> [Exercise goal]:
Using the data below, reproduce exactly the lines from the line with "Abmessungen des Big Rocket" to the line with "(3 Double Loaded) Ice Cream Cream Socks ~", both included; pictures must be dropped.

BEGIN Data provided

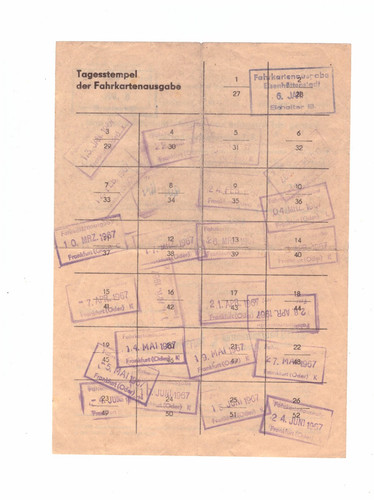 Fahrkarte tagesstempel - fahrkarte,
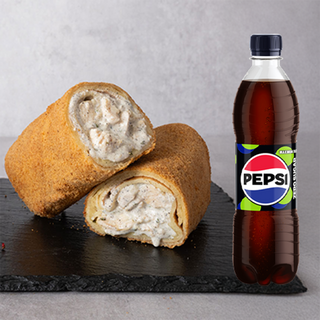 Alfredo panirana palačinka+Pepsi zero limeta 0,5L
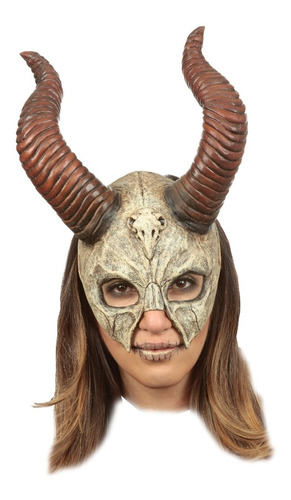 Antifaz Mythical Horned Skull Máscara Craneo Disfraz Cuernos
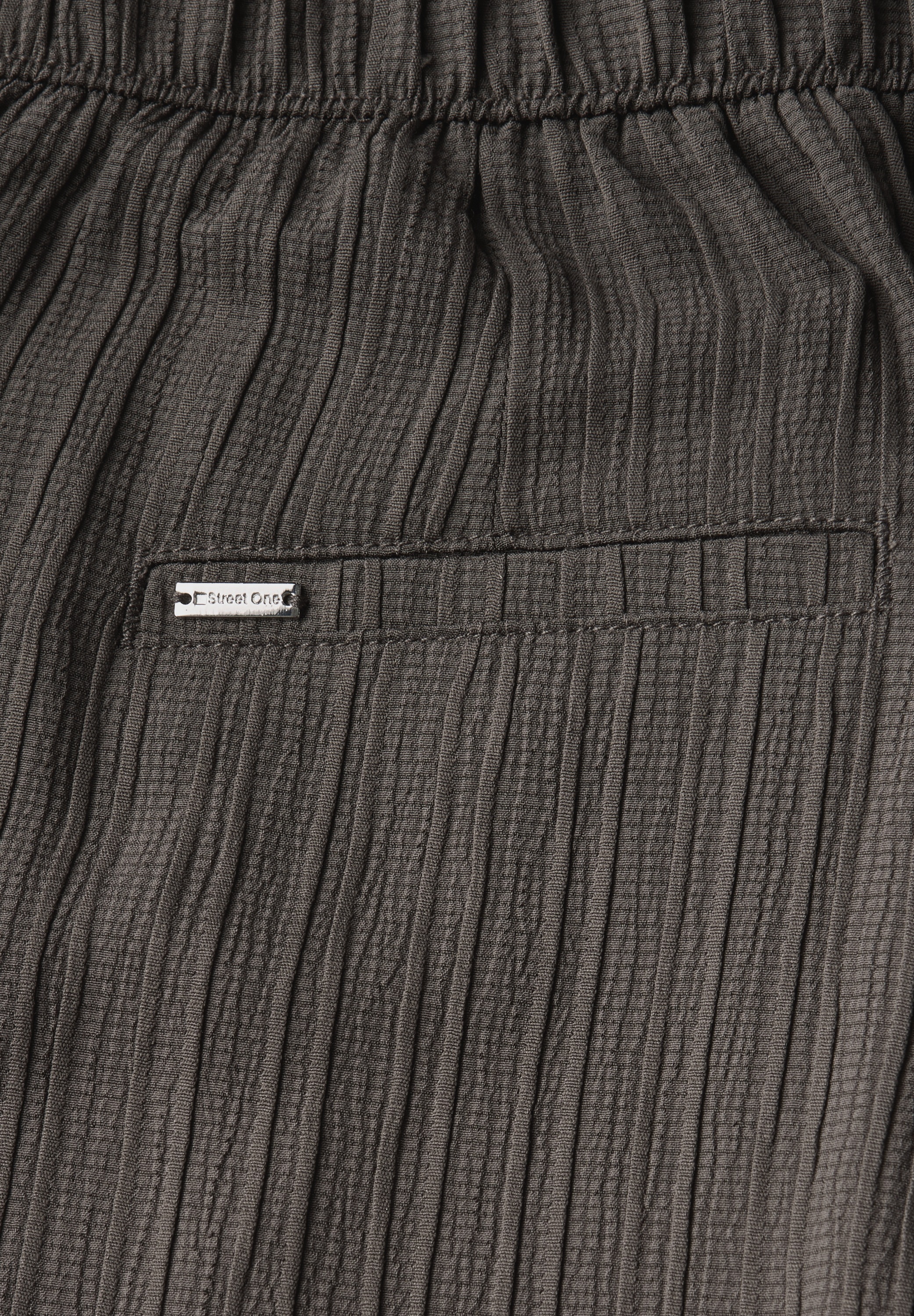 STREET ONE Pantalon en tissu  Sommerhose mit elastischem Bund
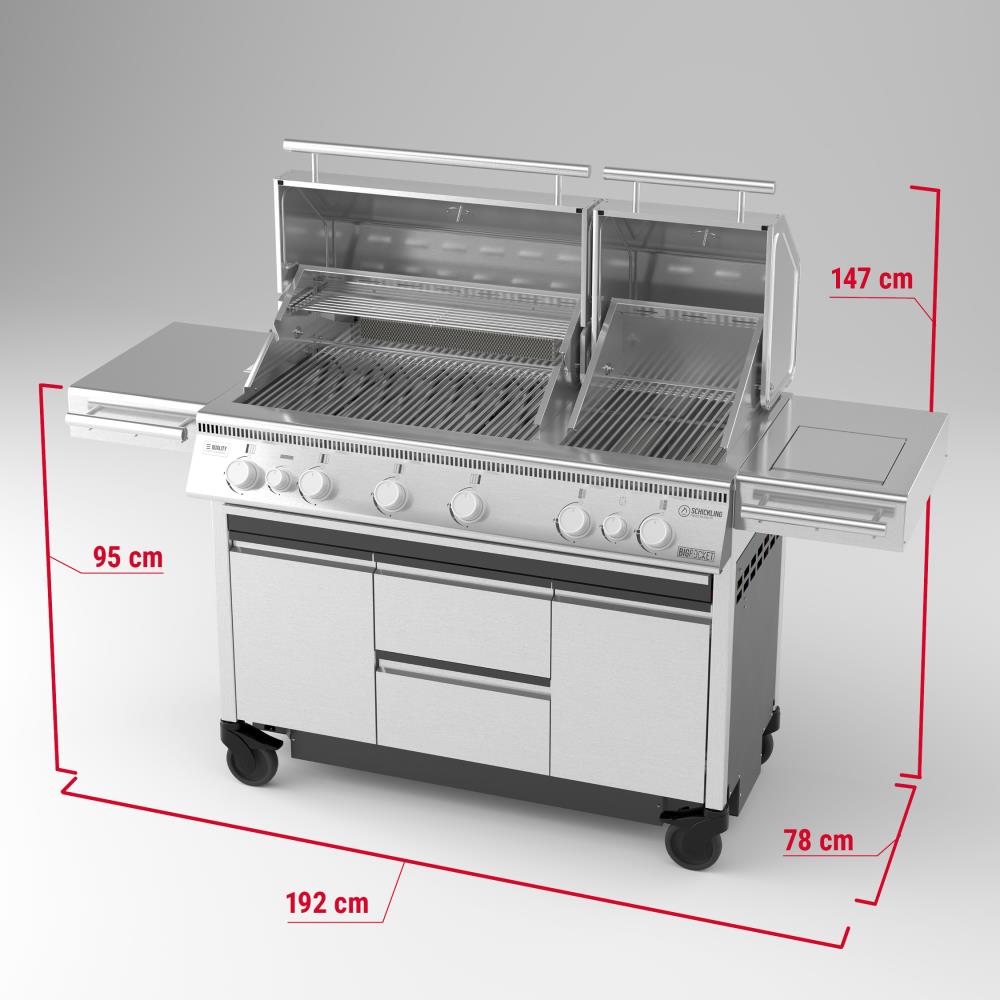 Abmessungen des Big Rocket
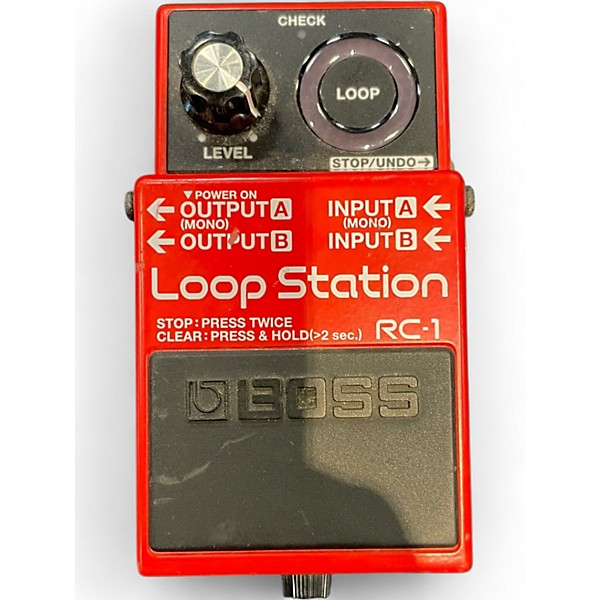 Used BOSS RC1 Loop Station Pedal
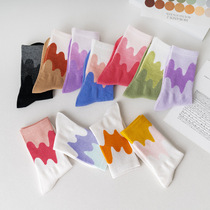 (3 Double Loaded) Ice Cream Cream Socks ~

END Data provided
BEGIN Data provided

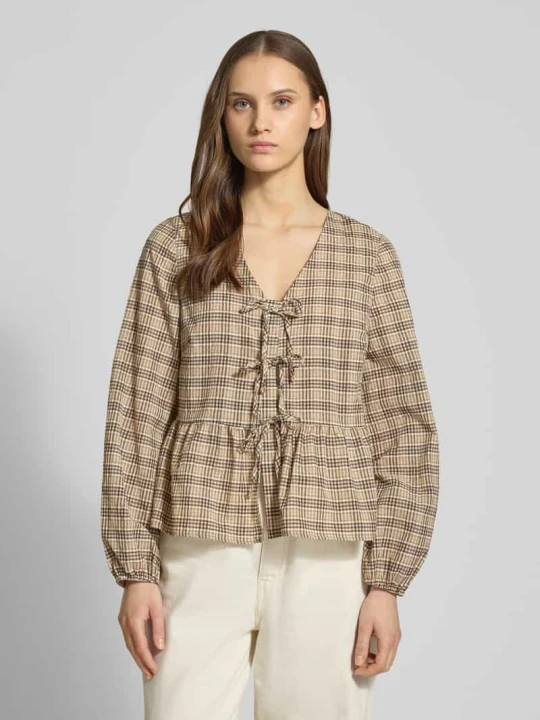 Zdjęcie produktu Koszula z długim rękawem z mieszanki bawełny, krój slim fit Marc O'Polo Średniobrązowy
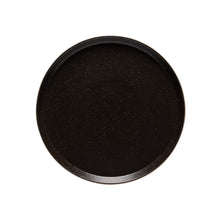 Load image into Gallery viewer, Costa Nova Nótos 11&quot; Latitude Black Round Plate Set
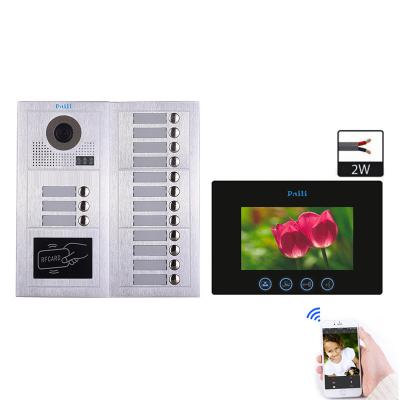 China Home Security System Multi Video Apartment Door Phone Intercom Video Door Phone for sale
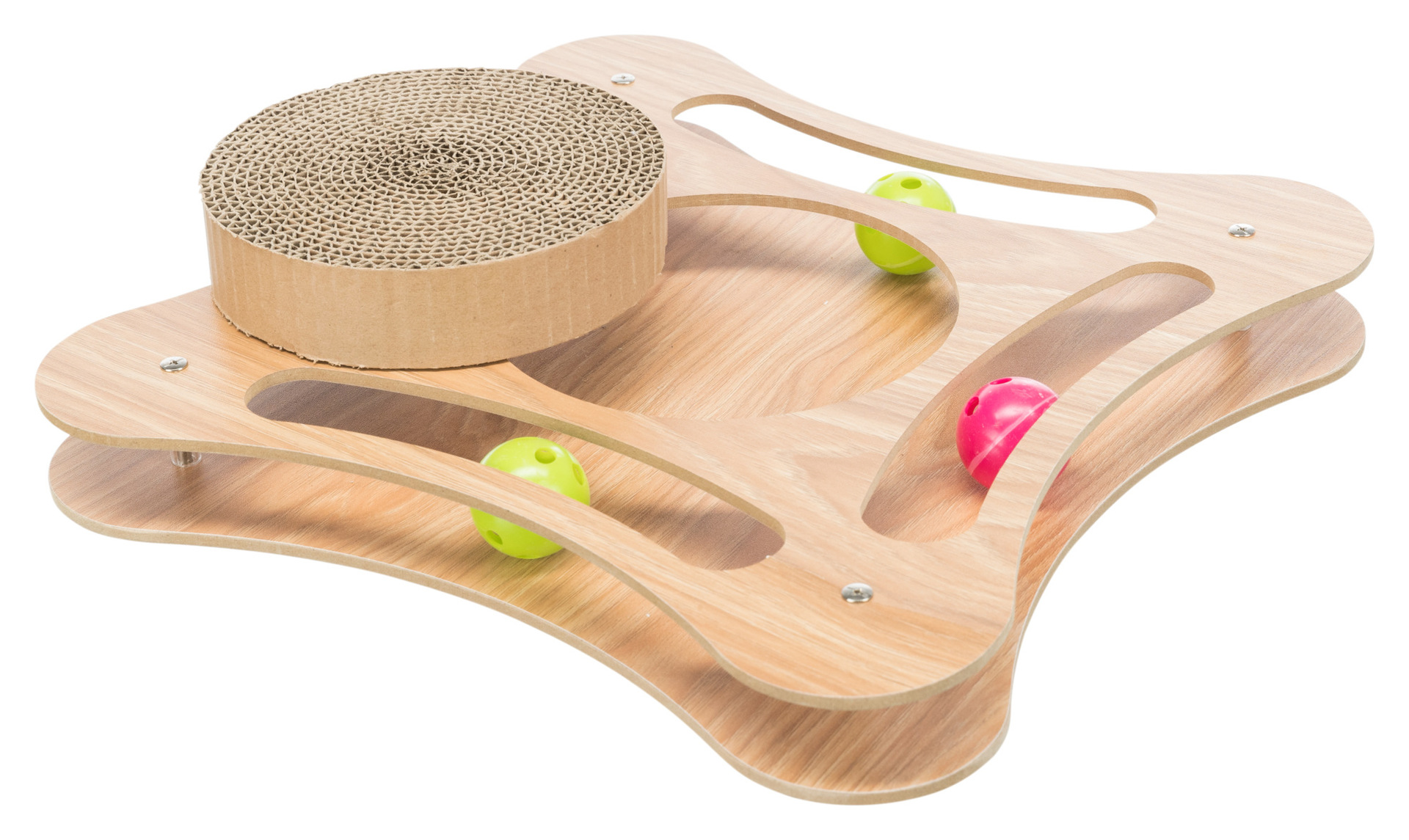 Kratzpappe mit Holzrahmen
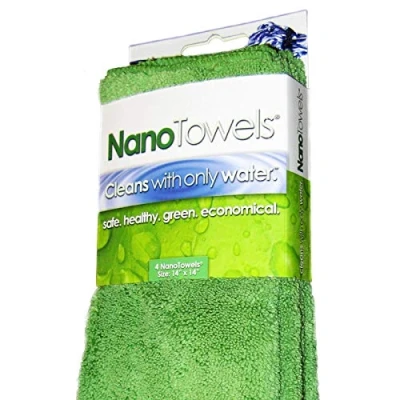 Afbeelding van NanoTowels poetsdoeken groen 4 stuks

END Data provided

> [Answer space]:
 Abmessungen des Big Rocket
 Used BOSS RC1 Loop Station Pedal
 (3 Double Loaded) Ice Cream Cream Socks ~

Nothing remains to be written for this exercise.